In [1]:
import os
import re
import json
import glob
from collections import defaultdict
from functools import partial

import numpy as np 
import pandas as pd 
import matplotlib.pyplot as plt 
#from tqdm.autonotebook import tqdm

import nltk
import string
from fuzzywuzzy import fuzz

from model import longest_consecutive_caps as LCC
from model import KMP
# from model.model import longest_consecutive_caps as LCC
#from model.model import KMP


# Spacy model
import spacy
#from __future__ import unicode_literals, print_function
#import plac
import random
from pathlib import Path
from tqdm import tqdm
from spacy.training.example import Example


output_dir="output/"
model = None 
#model = "specified" # specified for transformer + ner only
n_iter = 10 # number of training iteration



In [2]:
#!python -m spacy download en_core_web_trf

In [3]:
train_df = pd.read_csv("dataset/train.csv")
sample_sub = pd.read_csv('dataset/sample_submission.csv')
train_fp = "dataset/train/"
test_fp = "dataset/test/"

# train_df = pd.read_csv("/kaggle/input/coleridgeinitiative-show-us-the-data/train.csv")
# sample_sub = pd.read_csv('/kaggle/input/coleridgeinitiative-show-us-the-data/sample_submission.csv')
# train_fp = "/kaggle/input/coleridgeinitiative-show-us-the-data/train/"
# test_fp = "/kaggle/input/coleridgeinitiative-show-us-the-data/test/"

In [4]:
#train_df.head(5)

In [5]:
#train_df.info()

In [6]:
def read_append_return(filename, train_files_path=train_fp, output='text'):
    """
    Function to read json file and then return the text data from them and append to the dataframe
    """

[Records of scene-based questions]

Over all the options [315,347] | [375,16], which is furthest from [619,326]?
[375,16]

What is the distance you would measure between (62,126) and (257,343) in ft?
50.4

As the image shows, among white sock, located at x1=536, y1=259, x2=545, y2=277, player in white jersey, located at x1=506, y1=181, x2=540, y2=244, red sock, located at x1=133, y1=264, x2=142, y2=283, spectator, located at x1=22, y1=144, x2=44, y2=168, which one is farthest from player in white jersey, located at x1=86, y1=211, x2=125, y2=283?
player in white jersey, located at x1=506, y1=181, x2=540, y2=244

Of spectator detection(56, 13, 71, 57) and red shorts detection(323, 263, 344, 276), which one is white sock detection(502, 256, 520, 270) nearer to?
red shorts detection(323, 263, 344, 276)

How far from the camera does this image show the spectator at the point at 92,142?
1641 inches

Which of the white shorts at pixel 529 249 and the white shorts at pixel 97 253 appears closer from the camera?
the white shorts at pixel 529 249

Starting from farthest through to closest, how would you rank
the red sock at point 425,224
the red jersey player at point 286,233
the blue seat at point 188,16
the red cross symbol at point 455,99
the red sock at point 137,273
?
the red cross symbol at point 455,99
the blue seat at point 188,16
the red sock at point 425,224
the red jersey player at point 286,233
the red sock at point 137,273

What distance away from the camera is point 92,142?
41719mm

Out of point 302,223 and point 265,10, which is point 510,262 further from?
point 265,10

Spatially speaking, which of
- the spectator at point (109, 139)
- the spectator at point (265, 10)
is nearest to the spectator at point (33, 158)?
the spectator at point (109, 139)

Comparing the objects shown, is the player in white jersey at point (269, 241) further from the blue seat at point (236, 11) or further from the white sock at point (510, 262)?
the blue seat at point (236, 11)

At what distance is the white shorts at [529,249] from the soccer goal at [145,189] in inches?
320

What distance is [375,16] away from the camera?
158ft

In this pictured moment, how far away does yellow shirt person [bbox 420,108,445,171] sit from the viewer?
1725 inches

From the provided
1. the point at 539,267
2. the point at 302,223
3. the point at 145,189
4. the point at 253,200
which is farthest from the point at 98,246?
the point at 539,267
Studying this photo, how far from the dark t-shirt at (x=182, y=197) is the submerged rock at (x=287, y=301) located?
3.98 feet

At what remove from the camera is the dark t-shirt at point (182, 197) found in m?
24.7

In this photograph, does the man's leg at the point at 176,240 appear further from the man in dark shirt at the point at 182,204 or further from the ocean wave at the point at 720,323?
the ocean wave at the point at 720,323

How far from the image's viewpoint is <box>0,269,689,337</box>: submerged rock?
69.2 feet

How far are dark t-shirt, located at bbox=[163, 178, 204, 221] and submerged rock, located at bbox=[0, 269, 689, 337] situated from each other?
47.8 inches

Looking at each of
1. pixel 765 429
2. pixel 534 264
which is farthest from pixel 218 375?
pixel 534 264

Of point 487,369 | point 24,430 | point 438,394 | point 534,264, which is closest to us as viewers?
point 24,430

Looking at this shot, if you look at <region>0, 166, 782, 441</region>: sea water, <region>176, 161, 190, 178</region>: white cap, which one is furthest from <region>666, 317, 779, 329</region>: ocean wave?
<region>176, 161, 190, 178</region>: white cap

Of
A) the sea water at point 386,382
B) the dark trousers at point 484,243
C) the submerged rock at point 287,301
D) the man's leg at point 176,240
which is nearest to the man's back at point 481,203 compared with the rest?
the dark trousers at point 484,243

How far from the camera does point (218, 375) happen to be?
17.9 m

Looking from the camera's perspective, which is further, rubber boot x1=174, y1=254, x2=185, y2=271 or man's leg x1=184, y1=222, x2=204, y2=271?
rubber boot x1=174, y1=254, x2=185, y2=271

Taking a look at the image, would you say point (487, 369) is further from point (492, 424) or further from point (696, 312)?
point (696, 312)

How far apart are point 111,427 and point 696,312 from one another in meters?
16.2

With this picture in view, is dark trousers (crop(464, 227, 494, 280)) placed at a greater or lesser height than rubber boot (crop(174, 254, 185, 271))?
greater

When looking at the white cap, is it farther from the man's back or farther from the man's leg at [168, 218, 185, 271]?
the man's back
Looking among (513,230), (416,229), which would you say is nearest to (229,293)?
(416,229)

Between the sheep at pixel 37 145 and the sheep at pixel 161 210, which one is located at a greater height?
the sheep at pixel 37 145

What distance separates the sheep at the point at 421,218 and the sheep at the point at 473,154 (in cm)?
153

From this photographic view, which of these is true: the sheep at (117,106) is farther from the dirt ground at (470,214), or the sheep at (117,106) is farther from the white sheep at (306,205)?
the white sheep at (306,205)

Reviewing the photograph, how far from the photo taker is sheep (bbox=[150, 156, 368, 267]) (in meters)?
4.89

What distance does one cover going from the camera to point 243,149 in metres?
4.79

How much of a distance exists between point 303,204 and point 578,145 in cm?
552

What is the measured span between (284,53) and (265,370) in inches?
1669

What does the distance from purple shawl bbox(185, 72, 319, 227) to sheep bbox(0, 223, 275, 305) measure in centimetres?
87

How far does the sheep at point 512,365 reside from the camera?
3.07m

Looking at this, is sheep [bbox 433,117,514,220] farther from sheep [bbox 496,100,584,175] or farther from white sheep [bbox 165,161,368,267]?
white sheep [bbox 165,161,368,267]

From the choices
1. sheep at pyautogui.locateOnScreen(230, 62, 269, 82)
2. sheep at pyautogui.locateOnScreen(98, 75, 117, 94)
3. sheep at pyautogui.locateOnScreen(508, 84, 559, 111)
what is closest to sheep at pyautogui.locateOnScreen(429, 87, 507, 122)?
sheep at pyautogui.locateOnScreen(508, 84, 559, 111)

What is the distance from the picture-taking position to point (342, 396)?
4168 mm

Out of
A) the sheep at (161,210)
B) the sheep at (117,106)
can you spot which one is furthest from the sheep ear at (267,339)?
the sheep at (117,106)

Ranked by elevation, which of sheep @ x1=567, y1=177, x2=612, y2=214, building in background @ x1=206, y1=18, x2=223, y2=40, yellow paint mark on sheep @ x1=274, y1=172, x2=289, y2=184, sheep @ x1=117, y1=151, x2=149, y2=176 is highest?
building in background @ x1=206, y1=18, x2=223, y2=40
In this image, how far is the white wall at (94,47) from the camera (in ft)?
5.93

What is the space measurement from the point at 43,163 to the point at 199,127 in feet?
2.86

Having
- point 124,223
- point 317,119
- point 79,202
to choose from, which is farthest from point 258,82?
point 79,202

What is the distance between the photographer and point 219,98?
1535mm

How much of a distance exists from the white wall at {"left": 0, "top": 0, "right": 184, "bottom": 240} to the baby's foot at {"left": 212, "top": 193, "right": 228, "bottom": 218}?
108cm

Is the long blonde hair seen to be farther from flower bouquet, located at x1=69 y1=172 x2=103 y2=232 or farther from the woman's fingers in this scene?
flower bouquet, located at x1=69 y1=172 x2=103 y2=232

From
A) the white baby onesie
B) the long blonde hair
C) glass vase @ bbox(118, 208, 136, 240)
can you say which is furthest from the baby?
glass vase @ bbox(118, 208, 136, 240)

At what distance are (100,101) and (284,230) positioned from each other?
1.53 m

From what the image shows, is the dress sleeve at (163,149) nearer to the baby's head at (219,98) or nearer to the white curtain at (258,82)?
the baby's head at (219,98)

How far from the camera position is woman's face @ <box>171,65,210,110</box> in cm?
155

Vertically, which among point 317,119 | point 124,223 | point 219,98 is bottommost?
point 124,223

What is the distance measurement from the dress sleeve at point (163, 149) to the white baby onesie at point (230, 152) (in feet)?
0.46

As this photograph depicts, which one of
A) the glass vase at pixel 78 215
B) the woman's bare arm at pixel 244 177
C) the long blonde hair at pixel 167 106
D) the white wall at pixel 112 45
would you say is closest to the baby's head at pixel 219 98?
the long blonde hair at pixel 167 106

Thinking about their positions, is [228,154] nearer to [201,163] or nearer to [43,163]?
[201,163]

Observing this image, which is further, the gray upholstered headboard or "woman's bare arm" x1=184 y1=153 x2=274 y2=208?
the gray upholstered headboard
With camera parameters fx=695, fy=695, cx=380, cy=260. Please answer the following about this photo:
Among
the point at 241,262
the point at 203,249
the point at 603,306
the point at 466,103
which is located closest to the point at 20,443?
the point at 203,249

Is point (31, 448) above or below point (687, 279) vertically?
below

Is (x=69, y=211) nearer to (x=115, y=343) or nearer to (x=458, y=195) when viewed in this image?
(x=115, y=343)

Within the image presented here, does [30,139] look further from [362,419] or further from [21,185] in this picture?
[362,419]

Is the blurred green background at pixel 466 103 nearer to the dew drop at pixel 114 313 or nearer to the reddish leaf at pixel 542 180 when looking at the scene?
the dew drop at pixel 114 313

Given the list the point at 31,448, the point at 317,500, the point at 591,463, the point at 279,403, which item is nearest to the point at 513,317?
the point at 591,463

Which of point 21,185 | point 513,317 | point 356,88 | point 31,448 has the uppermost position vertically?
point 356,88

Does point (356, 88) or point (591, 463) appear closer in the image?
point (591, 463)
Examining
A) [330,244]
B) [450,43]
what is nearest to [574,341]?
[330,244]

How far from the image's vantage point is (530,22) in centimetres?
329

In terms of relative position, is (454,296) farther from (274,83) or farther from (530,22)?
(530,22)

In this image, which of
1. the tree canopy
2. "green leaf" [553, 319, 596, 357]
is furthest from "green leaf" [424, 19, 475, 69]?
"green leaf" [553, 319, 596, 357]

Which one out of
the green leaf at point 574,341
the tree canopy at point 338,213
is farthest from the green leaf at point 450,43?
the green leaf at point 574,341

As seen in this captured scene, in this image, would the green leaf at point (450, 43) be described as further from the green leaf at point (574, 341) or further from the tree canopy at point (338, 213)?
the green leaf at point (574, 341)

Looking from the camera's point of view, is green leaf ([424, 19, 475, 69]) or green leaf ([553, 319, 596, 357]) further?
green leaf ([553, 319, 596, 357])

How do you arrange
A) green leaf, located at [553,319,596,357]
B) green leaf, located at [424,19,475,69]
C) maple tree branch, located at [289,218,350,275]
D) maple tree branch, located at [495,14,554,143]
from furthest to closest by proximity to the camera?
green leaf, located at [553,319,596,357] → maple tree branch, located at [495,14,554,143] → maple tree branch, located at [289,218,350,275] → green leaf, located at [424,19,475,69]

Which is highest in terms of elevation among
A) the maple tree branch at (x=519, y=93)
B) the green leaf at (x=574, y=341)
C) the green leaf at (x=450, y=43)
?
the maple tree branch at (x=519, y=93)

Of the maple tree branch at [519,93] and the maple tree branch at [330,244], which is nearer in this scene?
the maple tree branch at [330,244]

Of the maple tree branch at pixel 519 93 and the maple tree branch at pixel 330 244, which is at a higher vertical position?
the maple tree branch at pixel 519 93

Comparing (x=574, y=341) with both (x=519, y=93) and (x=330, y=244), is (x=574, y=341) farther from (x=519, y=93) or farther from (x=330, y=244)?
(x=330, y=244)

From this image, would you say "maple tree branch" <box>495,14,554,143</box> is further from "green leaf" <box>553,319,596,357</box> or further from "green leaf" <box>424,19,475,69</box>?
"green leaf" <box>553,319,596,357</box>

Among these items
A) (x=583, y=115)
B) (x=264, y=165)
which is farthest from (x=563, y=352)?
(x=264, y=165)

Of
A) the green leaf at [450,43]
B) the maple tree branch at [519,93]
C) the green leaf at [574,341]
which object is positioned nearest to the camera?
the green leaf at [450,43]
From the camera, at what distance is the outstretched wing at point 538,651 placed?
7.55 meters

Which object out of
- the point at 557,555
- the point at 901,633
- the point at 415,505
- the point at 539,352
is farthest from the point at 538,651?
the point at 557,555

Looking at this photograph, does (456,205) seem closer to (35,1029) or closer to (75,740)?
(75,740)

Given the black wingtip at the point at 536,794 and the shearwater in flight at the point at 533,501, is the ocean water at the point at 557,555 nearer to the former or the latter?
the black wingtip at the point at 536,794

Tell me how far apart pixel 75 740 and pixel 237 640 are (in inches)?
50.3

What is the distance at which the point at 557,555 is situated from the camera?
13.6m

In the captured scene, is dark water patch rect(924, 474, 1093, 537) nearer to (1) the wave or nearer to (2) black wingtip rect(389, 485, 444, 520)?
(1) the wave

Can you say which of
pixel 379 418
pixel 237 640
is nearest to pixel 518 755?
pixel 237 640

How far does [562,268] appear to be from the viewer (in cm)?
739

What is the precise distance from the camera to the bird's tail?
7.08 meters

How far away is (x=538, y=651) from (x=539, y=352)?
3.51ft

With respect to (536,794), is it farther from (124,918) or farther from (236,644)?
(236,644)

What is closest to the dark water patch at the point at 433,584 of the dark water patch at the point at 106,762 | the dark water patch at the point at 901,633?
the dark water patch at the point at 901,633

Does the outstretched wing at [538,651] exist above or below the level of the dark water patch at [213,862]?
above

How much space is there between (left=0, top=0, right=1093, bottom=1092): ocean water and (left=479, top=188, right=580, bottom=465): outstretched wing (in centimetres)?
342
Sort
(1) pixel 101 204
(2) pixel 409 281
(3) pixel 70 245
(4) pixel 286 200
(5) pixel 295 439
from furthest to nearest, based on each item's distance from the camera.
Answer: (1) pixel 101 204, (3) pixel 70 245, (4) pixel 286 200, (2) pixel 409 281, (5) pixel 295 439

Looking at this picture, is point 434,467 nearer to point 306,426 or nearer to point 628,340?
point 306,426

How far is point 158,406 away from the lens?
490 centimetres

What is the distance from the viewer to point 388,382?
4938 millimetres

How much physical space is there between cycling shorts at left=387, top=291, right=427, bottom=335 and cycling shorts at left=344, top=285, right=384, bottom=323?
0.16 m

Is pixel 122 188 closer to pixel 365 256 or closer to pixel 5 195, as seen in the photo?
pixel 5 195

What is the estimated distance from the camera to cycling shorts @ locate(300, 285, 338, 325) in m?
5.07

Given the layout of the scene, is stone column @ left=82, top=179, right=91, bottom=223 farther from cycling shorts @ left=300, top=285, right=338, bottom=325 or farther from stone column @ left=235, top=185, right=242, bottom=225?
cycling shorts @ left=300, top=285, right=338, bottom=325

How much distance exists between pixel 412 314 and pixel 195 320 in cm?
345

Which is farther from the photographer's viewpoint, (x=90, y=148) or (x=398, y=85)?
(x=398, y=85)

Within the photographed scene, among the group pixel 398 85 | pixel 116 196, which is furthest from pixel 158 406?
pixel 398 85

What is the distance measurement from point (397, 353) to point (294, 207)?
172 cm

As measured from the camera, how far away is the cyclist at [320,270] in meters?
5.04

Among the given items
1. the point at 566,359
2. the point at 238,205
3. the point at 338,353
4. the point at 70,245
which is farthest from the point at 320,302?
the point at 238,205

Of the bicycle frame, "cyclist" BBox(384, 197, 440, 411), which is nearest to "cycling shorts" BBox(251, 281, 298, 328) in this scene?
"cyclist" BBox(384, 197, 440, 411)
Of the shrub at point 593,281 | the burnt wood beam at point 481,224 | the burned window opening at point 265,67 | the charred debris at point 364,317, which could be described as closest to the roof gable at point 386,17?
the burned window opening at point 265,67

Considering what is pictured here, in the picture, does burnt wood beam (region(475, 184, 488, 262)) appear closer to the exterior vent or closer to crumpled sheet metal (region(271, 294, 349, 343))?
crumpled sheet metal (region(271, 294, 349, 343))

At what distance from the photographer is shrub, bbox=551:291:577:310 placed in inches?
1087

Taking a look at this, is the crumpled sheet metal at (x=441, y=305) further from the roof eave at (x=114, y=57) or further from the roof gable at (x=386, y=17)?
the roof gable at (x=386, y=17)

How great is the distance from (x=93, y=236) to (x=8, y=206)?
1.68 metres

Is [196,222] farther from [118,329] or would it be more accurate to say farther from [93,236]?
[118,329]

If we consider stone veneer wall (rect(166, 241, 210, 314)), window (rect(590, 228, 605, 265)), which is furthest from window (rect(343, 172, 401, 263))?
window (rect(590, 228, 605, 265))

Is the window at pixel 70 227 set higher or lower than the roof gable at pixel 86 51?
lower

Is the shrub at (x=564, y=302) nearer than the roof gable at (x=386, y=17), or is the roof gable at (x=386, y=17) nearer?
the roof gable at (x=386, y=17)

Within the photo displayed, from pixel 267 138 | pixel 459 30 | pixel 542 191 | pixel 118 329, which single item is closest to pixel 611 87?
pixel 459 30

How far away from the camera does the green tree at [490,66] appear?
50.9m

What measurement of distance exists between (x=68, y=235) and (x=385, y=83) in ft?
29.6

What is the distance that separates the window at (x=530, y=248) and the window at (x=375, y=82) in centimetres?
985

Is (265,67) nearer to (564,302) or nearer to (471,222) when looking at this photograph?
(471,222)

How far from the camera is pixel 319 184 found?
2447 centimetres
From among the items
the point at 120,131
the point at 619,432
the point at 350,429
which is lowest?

-- To do --
Reproduce the notebook code at the top of the page in full, with every line unchanged.

-- Answer to the exercise --
In [1]:
import os
import re
import json
import glob
from collections import defaultdict
from functools import partial

import numpy as np 
import pandas as pd 
import matplotlib.pyplot as plt 
#from tqdm.autonotebook import tqdm

import nltk
import string
from fuzzywuzzy import fuzz

from model import longest_consecutive_caps as LCC
from model import KMP
# from model.model import longest_consecutive_caps as LCC
#from model.model import KMP


# Spacy model
import spacy
#from __future__ import unicode_literals, print_function
#import plac
import random
from pathlib import Path
from tqdm import tqdm
from spacy.training.example import Example


output_dir="output/"
model = None 
#model = "specified" # specified for transformer + ner only
n_iter = 10 # number of training iteration



In [2]:
#!python -m spacy download en_core_web_trf

In [3]:
train_df = pd.read_csv("dataset/train.csv")
sample_sub = pd.read_csv('dataset/sample_submission.csv')
train_fp = "dataset/train/"
test_fp = "dataset/test/"

# train_df = pd.read_csv("/kaggle/input/coleridgeinitiative-show-us-the-data/train.csv")
# sample_sub = pd.read_csv('/kaggle/input/coleridgeinitiative-show-us-the-data/sample_submission.csv')
# train_fp = "/kaggle/input/coleridgeinitiative-show-us-the-data/train/"
# test_fp = "/kaggle/input/coleridgeinitiative-show-us-the-data/test/"

In [4]:
#train_df.head(5)

In [5]:
#train_df.info()

In [6]:
def read_append_return(filename, train_files_path=train_fp, output='text'):
    """
    Function to read json file and then return the text data from them and append to the dataframe
    """